Scion Audio/Visual, also known as Scion AV, Scion A/V or SA/V, was an in-house record label and "lifestyle marketing" division of the Scion marque produced by Toyota Motor Corporation for the North American market.

Along with the rest of the Scion brand, Scion A/V was absorbed into Toyota in August 2016.

==Marketing==
Scion Audio/Visual sought to market the Scion automotive brand to younger customers by promoting various music, art, and film projects. From 2003, Scion paid for dozens of artists to make recordings and videos that were distributed digitally through the Scion AV website, and they also put on hundreds of music and art events around the United States. Scion did not make a profit from Scion AV projects, and the artists involved retained all ownership of the creative content. Scion covered all production, licensing and distribution costs for the projects with any proceeds going directly back to the artist.

==Music==
Scion AV produced records, music videos, and events in several genres of music including metal, dance, hip hop, and garage rock. As of February 6, 2013, Scion AV had released 143 records that include EP's, full-length albums, and singles. They worked with over 1,500 artists, including ASAP Rocky, Chromeo, Justice, Pro Era, Dâm-Funk, Melvins, A-Trak, Meshuggah, Immolation, Danny Brown, Harry Fraud, Red Fang, Revocation, and the Black Lips.

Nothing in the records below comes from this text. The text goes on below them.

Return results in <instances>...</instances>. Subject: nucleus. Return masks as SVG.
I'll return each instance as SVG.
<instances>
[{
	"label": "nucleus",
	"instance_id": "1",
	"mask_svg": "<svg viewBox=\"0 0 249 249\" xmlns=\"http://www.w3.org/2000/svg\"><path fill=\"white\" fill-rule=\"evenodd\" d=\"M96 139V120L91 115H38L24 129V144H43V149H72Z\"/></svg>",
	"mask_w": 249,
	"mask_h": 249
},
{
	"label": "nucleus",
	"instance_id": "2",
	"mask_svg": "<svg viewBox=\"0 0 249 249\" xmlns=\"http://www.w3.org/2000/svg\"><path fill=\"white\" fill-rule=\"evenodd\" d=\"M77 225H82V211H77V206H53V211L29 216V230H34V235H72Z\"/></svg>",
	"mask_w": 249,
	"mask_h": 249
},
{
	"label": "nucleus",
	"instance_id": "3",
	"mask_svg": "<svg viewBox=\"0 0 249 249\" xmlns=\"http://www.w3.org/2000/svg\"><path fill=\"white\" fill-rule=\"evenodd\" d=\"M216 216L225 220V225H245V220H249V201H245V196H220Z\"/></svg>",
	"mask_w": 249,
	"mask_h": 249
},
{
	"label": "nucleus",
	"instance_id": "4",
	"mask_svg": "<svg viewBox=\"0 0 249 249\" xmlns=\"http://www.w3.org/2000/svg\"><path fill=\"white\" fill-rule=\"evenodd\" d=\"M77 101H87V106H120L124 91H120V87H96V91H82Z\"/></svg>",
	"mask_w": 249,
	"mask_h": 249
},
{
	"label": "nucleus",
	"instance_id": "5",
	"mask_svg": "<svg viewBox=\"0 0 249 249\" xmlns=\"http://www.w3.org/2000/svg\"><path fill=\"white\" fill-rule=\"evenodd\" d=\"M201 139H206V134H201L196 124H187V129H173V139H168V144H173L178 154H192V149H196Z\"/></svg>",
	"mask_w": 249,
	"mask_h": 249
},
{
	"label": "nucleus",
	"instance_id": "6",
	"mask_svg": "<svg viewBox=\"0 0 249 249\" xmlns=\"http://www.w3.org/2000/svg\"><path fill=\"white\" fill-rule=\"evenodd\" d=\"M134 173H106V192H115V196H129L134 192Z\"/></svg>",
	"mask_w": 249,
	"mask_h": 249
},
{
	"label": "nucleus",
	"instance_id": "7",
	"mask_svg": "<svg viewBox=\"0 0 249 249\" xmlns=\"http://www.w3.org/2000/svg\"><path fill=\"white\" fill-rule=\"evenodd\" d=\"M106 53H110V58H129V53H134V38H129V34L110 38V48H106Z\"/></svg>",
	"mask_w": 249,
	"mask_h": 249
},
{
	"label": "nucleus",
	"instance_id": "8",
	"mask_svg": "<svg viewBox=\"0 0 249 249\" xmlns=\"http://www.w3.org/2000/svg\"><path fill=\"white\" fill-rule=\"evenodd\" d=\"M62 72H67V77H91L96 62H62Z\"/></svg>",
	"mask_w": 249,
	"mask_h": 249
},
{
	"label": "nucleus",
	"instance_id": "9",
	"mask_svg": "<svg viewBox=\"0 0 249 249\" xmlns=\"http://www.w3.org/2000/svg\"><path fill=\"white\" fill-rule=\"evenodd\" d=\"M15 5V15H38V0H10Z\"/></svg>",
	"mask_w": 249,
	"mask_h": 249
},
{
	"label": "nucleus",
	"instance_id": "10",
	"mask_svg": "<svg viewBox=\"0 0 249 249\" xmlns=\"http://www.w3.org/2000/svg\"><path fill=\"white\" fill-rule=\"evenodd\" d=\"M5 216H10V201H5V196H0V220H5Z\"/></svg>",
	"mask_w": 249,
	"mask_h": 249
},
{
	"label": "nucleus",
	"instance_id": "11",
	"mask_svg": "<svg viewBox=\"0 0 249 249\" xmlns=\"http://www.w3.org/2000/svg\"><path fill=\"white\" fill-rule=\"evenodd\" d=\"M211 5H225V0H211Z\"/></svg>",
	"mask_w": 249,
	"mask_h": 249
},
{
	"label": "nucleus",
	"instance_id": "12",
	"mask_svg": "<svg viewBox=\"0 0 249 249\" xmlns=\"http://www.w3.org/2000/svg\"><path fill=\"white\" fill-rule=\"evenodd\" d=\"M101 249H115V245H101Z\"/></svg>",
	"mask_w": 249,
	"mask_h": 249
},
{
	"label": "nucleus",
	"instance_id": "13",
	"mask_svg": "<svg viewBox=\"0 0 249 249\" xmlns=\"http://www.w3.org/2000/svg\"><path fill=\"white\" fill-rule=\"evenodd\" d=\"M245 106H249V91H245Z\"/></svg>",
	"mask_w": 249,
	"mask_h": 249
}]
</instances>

Scion AV Streaming Radio (formerly Scion Radio 17) was a collection of 17 internet radio channels that streamed from the company's website, iTunes, Live365, and various mobile apps. Each channel was updated monthly and featured three hours of music on a loop that streamed 24 hours a day. Notable DJs and musicians, such as 45 King, Roy Davis Jr., and Rob Swift, hosted each channel and curated the musical content.

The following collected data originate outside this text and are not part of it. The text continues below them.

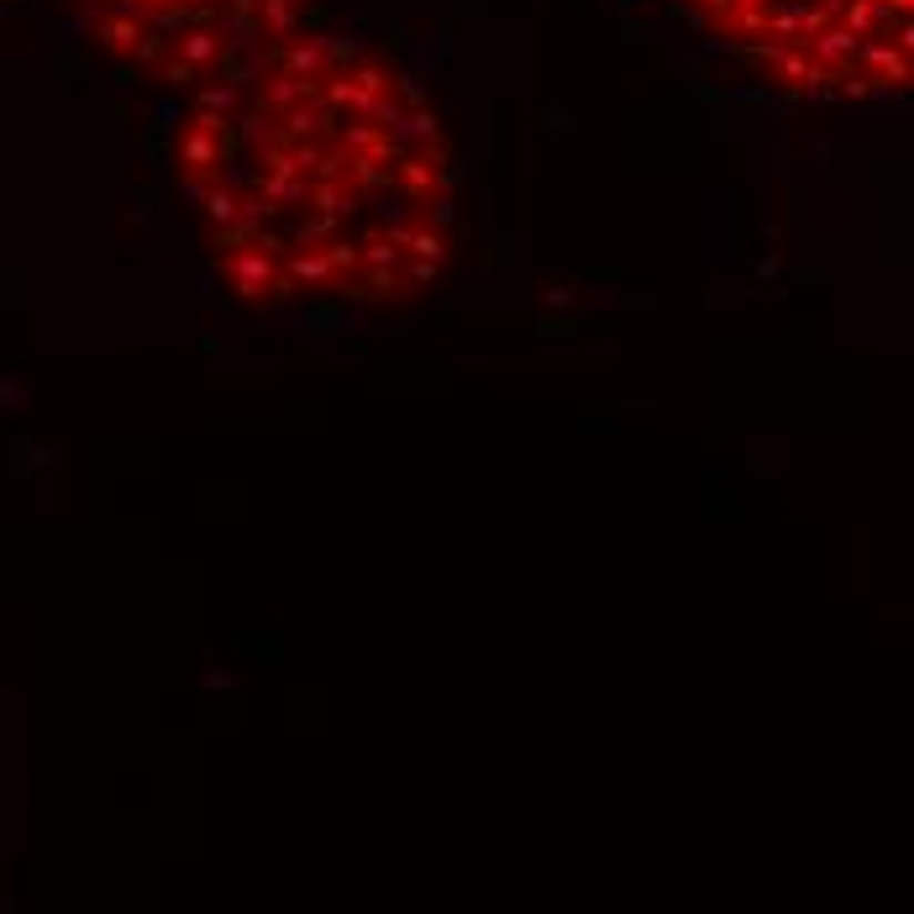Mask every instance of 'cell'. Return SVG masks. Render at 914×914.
Returning <instances> with one entry per match:
<instances>
[{
  "mask_svg": "<svg viewBox=\"0 0 914 914\" xmlns=\"http://www.w3.org/2000/svg\"><path fill=\"white\" fill-rule=\"evenodd\" d=\"M174 180L253 305H399L453 258V142L410 69L290 38L190 95Z\"/></svg>",
  "mask_w": 914,
  "mask_h": 914,
  "instance_id": "6da1fadb",
  "label": "cell"
},
{
  "mask_svg": "<svg viewBox=\"0 0 914 914\" xmlns=\"http://www.w3.org/2000/svg\"><path fill=\"white\" fill-rule=\"evenodd\" d=\"M756 80L815 100L910 90L914 0H673Z\"/></svg>",
  "mask_w": 914,
  "mask_h": 914,
  "instance_id": "7a4b0ae2",
  "label": "cell"
},
{
  "mask_svg": "<svg viewBox=\"0 0 914 914\" xmlns=\"http://www.w3.org/2000/svg\"><path fill=\"white\" fill-rule=\"evenodd\" d=\"M305 11L311 0H74L100 53L132 74L190 90L290 42Z\"/></svg>",
  "mask_w": 914,
  "mask_h": 914,
  "instance_id": "3957f363",
  "label": "cell"
}]
</instances>
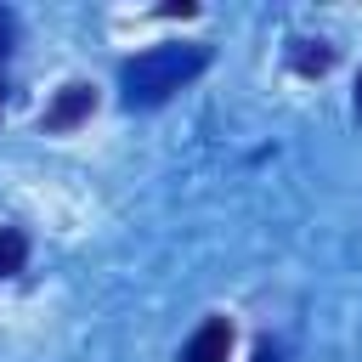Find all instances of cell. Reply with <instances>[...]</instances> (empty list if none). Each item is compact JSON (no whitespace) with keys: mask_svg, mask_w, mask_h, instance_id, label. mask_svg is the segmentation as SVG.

Beginning in 2009, Scion AV produced an annual heavy metal music festival called Scion Rock Fest that took place in different U.S. cities each year. Festival locations included Atlanta, Columbus, Pomona, and Tampa. Scion AV also formerly produced a garage rock festival called Scion Garage Fest that occurred in 2009 in Portland, OR and 2010 in Lawrence, KS.

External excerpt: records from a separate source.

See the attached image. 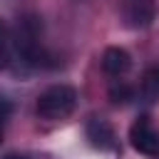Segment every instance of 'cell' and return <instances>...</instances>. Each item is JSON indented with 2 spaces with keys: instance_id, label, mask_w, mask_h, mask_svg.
I'll use <instances>...</instances> for the list:
<instances>
[{
  "instance_id": "obj_1",
  "label": "cell",
  "mask_w": 159,
  "mask_h": 159,
  "mask_svg": "<svg viewBox=\"0 0 159 159\" xmlns=\"http://www.w3.org/2000/svg\"><path fill=\"white\" fill-rule=\"evenodd\" d=\"M77 107V89L70 84H52L45 92H40L35 102V112L40 119L47 122H60L67 119Z\"/></svg>"
},
{
  "instance_id": "obj_2",
  "label": "cell",
  "mask_w": 159,
  "mask_h": 159,
  "mask_svg": "<svg viewBox=\"0 0 159 159\" xmlns=\"http://www.w3.org/2000/svg\"><path fill=\"white\" fill-rule=\"evenodd\" d=\"M42 22L35 15H25L15 25L12 45L15 52L27 62V65H40L42 62Z\"/></svg>"
},
{
  "instance_id": "obj_3",
  "label": "cell",
  "mask_w": 159,
  "mask_h": 159,
  "mask_svg": "<svg viewBox=\"0 0 159 159\" xmlns=\"http://www.w3.org/2000/svg\"><path fill=\"white\" fill-rule=\"evenodd\" d=\"M129 144L139 154H144L149 159H159V129L152 124V119L147 114L137 117L134 124L129 127Z\"/></svg>"
},
{
  "instance_id": "obj_4",
  "label": "cell",
  "mask_w": 159,
  "mask_h": 159,
  "mask_svg": "<svg viewBox=\"0 0 159 159\" xmlns=\"http://www.w3.org/2000/svg\"><path fill=\"white\" fill-rule=\"evenodd\" d=\"M157 15V2L154 0H124V20L129 27H149Z\"/></svg>"
},
{
  "instance_id": "obj_5",
  "label": "cell",
  "mask_w": 159,
  "mask_h": 159,
  "mask_svg": "<svg viewBox=\"0 0 159 159\" xmlns=\"http://www.w3.org/2000/svg\"><path fill=\"white\" fill-rule=\"evenodd\" d=\"M84 134H87L89 144L97 147V149H114L117 147V134L109 127V122L102 119V117H92L84 127Z\"/></svg>"
},
{
  "instance_id": "obj_6",
  "label": "cell",
  "mask_w": 159,
  "mask_h": 159,
  "mask_svg": "<svg viewBox=\"0 0 159 159\" xmlns=\"http://www.w3.org/2000/svg\"><path fill=\"white\" fill-rule=\"evenodd\" d=\"M132 67V55L119 47V45H112L102 52V70L109 75V77H124Z\"/></svg>"
},
{
  "instance_id": "obj_7",
  "label": "cell",
  "mask_w": 159,
  "mask_h": 159,
  "mask_svg": "<svg viewBox=\"0 0 159 159\" xmlns=\"http://www.w3.org/2000/svg\"><path fill=\"white\" fill-rule=\"evenodd\" d=\"M132 97H134V89H132L127 82L114 80V84L109 87V99H112V104H124V102H129Z\"/></svg>"
},
{
  "instance_id": "obj_8",
  "label": "cell",
  "mask_w": 159,
  "mask_h": 159,
  "mask_svg": "<svg viewBox=\"0 0 159 159\" xmlns=\"http://www.w3.org/2000/svg\"><path fill=\"white\" fill-rule=\"evenodd\" d=\"M7 62H10V35H7L5 22L0 20V70H5Z\"/></svg>"
},
{
  "instance_id": "obj_9",
  "label": "cell",
  "mask_w": 159,
  "mask_h": 159,
  "mask_svg": "<svg viewBox=\"0 0 159 159\" xmlns=\"http://www.w3.org/2000/svg\"><path fill=\"white\" fill-rule=\"evenodd\" d=\"M7 114H10V104H7L5 99H0V122H2Z\"/></svg>"
},
{
  "instance_id": "obj_10",
  "label": "cell",
  "mask_w": 159,
  "mask_h": 159,
  "mask_svg": "<svg viewBox=\"0 0 159 159\" xmlns=\"http://www.w3.org/2000/svg\"><path fill=\"white\" fill-rule=\"evenodd\" d=\"M5 159H27V157H25V154H7Z\"/></svg>"
},
{
  "instance_id": "obj_11",
  "label": "cell",
  "mask_w": 159,
  "mask_h": 159,
  "mask_svg": "<svg viewBox=\"0 0 159 159\" xmlns=\"http://www.w3.org/2000/svg\"><path fill=\"white\" fill-rule=\"evenodd\" d=\"M0 144H2V127H0Z\"/></svg>"
}]
</instances>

Scion AV also produced an annual conference in Los Angeles called the Scion Music(less) Music Conference with panels that discussed issues facing the music industry.

==Film==
Scion AV produced several films and web series. Notable film projects include a garage rock documentary produced in 2010 in collaboration with Vice titled New Garage Explosion: In Love With These Times and an eight-part web series released in December 2012 titled Young Americans directed by Lance Bangs. Past projects also include the Scion Route project, which gathered 10 independent filmmakers to produce short films screened in Los Angeles in November 2007, and the Scion Easy 10 project—another curation of 10 short films screened in New York and Los Angeles in January and February 2009.